Here are two curious lines from Rachel Cusk’s 1997 novel The Country Life:
…perhaps my mistake is not in the way I attempt to explain things. Perhaps, rather, it lies in my attempting to explain things as if they are universal, whereas in fact they are merely the defective impressions of my own mind.
When these words arrive, the narrator, Stella, is describing a woman that she’s just met, a woman that she believes is unknowable, foreign, impossible to imagine. In Stella’s mind, the ungraspable might be reasonable if she tries to consider the experience of a man, yet there’s something more perplexing about failing to comprehend the experience of another woman. She’s able to list a few traits, catalogue some behaviors, but this woman still seems so distant: her perception of the world is, for Stella, a mystery. And there’s no straightforward solution to this problem, of course, no way of ever knowing whether a personal experience resembles a commonplace experience, which puts Stella in pretty much the same position as her readers.

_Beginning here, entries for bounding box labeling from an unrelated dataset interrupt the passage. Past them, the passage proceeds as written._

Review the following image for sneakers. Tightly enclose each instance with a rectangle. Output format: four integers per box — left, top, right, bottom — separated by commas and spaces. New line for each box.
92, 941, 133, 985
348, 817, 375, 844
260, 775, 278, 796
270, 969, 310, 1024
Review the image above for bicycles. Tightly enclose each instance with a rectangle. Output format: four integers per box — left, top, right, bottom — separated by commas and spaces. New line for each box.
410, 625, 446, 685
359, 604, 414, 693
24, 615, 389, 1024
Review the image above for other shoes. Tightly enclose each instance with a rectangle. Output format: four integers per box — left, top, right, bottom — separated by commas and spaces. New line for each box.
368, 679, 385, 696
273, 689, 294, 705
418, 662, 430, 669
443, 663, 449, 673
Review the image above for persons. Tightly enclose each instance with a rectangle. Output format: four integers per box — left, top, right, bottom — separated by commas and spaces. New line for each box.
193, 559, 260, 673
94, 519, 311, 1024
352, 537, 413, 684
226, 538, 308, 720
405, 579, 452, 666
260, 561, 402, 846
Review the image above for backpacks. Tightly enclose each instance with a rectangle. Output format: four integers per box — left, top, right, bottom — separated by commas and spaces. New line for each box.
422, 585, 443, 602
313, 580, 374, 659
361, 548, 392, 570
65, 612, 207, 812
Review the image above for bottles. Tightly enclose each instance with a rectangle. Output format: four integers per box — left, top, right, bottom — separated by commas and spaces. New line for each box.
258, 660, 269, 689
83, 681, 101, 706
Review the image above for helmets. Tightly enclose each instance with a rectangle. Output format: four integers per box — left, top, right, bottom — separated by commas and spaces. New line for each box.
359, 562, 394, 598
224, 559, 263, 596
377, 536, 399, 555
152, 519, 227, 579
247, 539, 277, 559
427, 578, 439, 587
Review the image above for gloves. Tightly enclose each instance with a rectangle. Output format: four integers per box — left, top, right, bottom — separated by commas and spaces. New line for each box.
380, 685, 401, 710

You might argue that nearly all stories focus on this distinction. Either you follow a character that pulls you closer, that reveals how similar your life is to all life, or you follow a character that’s outlandish, unique, almost inexpressible, with a sensibility distinctive enough to deserve an original story. Perhaps that’s the push and pull of storytelling, where there’s comfort in the familiar, in the shared experience, and curiosity at the peculiar, at the distinctions. You could even distill a good portion of classic literature into a confrontation between what’s personal and what’s universal, with the elevation of idiosyncratic, individual characters at one extreme, and with the elevation of commonplace, universal sensations at the other extreme.